Extract each line in the items below that contains the word "camera". Matching is case-sensitive.

○ ○ ○ ○

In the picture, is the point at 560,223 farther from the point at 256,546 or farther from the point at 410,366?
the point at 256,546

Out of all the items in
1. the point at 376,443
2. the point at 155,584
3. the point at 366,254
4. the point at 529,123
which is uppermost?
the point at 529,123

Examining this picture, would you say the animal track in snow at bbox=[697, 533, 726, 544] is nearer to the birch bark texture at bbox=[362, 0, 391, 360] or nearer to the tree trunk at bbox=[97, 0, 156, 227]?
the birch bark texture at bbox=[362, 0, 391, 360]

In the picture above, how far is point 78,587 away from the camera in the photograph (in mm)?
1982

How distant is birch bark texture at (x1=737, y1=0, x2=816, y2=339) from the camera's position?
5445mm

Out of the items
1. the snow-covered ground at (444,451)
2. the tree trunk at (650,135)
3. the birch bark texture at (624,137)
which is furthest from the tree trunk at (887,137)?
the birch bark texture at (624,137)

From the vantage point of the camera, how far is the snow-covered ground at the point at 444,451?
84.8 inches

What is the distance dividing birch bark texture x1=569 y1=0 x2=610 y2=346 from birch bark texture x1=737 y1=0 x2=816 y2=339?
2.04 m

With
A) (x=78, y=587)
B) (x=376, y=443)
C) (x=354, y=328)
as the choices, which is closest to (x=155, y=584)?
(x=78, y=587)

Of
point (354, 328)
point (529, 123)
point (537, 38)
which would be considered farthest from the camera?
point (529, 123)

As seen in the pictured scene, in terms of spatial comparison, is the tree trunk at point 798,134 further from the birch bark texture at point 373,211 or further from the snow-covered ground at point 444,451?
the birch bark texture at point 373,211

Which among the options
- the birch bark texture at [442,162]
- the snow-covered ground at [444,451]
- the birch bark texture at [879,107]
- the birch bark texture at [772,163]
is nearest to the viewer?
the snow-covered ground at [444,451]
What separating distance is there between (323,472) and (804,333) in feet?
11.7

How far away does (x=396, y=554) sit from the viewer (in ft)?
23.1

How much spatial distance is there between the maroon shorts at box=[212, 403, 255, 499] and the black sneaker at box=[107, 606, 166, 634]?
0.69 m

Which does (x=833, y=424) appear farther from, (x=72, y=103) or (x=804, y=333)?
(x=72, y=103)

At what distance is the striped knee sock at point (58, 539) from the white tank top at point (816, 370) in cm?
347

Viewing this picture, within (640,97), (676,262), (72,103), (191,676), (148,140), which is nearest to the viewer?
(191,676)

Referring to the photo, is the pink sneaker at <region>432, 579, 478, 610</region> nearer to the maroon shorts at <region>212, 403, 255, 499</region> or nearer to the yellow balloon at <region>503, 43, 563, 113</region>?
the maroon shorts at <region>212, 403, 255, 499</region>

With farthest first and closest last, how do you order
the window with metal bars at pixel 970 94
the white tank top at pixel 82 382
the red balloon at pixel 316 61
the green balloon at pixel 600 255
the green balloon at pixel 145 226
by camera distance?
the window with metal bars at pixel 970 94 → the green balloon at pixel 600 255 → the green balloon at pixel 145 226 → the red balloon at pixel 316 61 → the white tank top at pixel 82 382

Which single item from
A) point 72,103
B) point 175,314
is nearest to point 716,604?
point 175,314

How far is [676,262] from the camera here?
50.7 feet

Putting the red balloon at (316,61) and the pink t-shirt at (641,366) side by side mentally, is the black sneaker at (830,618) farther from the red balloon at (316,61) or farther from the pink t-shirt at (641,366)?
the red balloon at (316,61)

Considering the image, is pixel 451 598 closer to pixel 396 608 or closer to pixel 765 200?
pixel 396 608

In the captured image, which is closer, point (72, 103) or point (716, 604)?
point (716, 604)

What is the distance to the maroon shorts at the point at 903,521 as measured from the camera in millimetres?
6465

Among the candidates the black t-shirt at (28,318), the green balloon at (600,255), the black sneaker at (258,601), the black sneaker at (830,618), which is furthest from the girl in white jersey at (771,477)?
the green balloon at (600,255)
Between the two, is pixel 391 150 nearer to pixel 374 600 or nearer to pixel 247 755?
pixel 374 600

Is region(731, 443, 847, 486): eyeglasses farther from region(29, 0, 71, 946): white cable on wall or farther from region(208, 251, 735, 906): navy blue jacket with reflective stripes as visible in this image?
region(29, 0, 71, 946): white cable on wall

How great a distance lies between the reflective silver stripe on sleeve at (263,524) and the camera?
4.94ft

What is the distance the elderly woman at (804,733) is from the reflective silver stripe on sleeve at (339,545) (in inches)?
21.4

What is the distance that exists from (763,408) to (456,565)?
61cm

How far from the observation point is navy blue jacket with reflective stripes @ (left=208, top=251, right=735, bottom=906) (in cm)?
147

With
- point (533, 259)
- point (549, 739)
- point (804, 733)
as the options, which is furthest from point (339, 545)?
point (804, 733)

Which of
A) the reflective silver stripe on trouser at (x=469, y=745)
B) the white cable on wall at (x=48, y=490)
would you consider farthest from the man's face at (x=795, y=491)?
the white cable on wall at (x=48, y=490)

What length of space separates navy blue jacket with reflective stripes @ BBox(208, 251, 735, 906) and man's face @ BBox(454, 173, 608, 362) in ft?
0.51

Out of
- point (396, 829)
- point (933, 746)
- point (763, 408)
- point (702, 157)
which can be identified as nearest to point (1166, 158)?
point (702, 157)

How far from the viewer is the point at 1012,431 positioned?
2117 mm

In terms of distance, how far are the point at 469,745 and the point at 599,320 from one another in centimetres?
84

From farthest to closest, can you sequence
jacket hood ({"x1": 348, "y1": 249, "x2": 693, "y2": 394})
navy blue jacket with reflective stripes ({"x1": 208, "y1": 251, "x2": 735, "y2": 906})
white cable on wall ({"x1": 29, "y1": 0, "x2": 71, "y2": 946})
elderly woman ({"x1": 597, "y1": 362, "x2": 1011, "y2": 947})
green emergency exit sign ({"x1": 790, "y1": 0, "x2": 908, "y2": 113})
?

○ ○ ○ ○

> Solution to this exercise:
In the picture above, how far is point 78,587 away from the camera in the photograph (in mm)?
How distant is birch bark texture at (x1=737, y1=0, x2=816, y2=339) from the camera's position?
From the vantage point of the camera, how far is the snow-covered ground at the point at 444,451?
which would be considered farthest from the camera?
by camera distance?
How far is [676,262] from the camera here?
What is the distance to the maroon shorts at the point at 903,521 as measured from the camera in millimetres?
How great a distance lies between the reflective silver stripe on sleeve at (263,524) and the camera?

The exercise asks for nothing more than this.